Sur mes traces : Mémoires
Pour la première fois, avec Sur mes traces, Gregor von Rezzori livre d'une manière complète l'histoire de sa vie qui s'inscrit de façon quasi-parfaite dans une période historique décisive de l'Europe. Né en 1914 en Bucovine, Rezzori va être ballotté par les vicissitudes de l'histoire qui vont faire de ce représentant de l'ancienne Double monarchie, un Roumain, un Autrichien, un apatride qui finira par se fixer définitivement en Italie où il meurt en 1997, sept ans après la chute du mur de Berlin.
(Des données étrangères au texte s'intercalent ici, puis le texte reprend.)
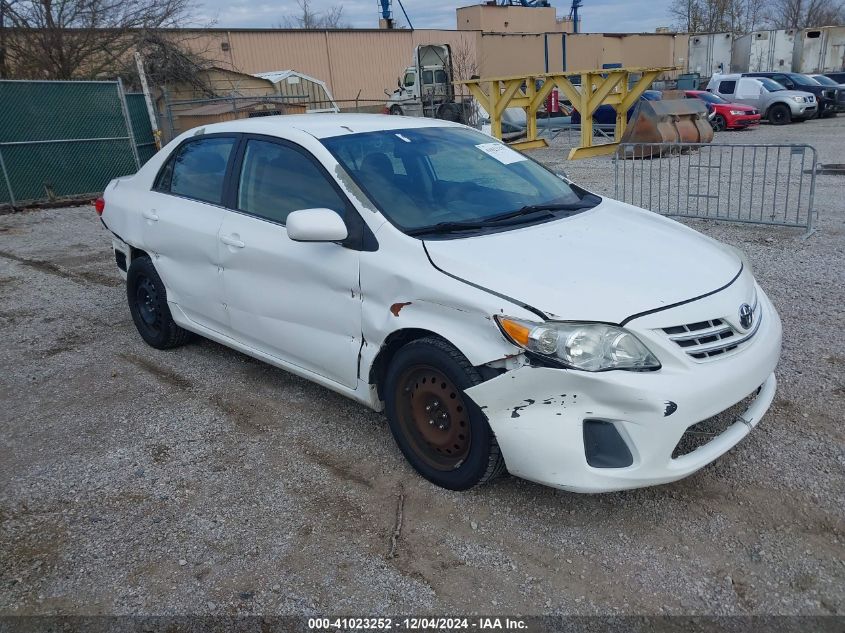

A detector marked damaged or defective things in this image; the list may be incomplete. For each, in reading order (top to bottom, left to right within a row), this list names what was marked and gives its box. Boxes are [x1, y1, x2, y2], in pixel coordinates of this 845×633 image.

cracked headlight [494, 316, 660, 370]
front bumper damage [464, 288, 780, 494]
C'est finalement dans ce pays que Rezzori, comme Goethe, trouvera l'apaisement, au contact d'une langue qu'il n'a jamais utilisée comme écrivain mais qui est pour lui celle de l'amour et de l'amitié, la langue d'une sagesse lumineuse. Ce mouvement oscillatoire de distance et de rapprochement l'a animé toute sa vie. Même s'il avoue que sa mémoire n'est pas absolument fiable et qu'il peut y avoir parfois des contradictions avec ce qu'il a écrit précédemment, comme dans Neige d'antan ou Mémoires d'un antisémite, ce livre rend merveilleusement compte d'une vie d'exil dans une Europe déchirée.
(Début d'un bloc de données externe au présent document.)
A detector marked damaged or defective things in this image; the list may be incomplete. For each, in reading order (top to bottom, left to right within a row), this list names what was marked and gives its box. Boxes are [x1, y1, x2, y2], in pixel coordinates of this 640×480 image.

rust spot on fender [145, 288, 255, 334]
Parti sur les traces de sa propre vie, à partir de cet espace de déterritorialisation qu'est la Bucovine, il part immanquablement sur les traces d'une Europe qui ne cesse de se recomposer. Comme une photographie plongée dans le bain du révélateur, les images de ces époques s'éclaircissent au fur et à mesure de l'évocation, se reconstituent en trame pour former l'histoire d'un destin mouvementé et irréversible. Ni fresque, ni autobiographie, cette oeuvre est en perpétuel mouvement, écrite d'une plume alerte et jubilatoire, impertinente. Les sens s'aiguisent comme ceux d'un chasseur - l'activité qui a marqué toute sa vie, la précision des descriptions, la musicalité de la langue restituent avec un humour exquis cet univers ambigu où le sentiment d'isolement, les déchirements identitaires, la quête d'un salvateur reniement se conjuguent de telle sorte que Claudio Magris range Rezzori parmi les grands noms de la littérature "autrichienne", au côté de Musil et de Doderer.
On pourrait y ajouter Joseph Roth et Elias Canetti.